Pilgrim’s Progress: The Wicket Gate (1:4)

Because of that experience,
we have even greater confidence in the message proclaimed by the prophets.
You must pay close attention to what they wrote,
for their words are like a lamp shining in a dark place until the Day dawns,
and Christ the Morning Star shines in your hearts.
2 Peter 1:19

Read: Matthew 7:7-14, 2 Peter 1:12-19
Pilgrim’s Progress Stage 1 Part 4

Relate: The wicket gate is small. That is, by design, the whole point. It is not a grand archway festooned with banners. It is not a wide walkway with crowds streaming comfortably by, barely noticing they’ve passed through. It is a narrow door. It’s a gate you have to intend to walk through. It’s a door you cannot stumble through by accident. Evangelist tells Christian to look for the light first, then find the gate beyond it. The sequence matters. You follow the light, the Word, the truth that has already broken into your darkness. The gate becomes visible only as you move toward it. You cannot see it from a distance and demand proof before you take a step. The gate only reveals itself to those already walking.

•••••

**Exercise aim:** In the devotional on the wicket gate, how would you put this sentence into Spanish: "The gate only reveals itself to those already walking."

**Given information:**
•••••

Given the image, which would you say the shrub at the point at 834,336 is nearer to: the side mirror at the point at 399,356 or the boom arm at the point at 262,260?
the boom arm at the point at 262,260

•••••

**Full answer:** La puerta solo se revela a quienes ya están caminando.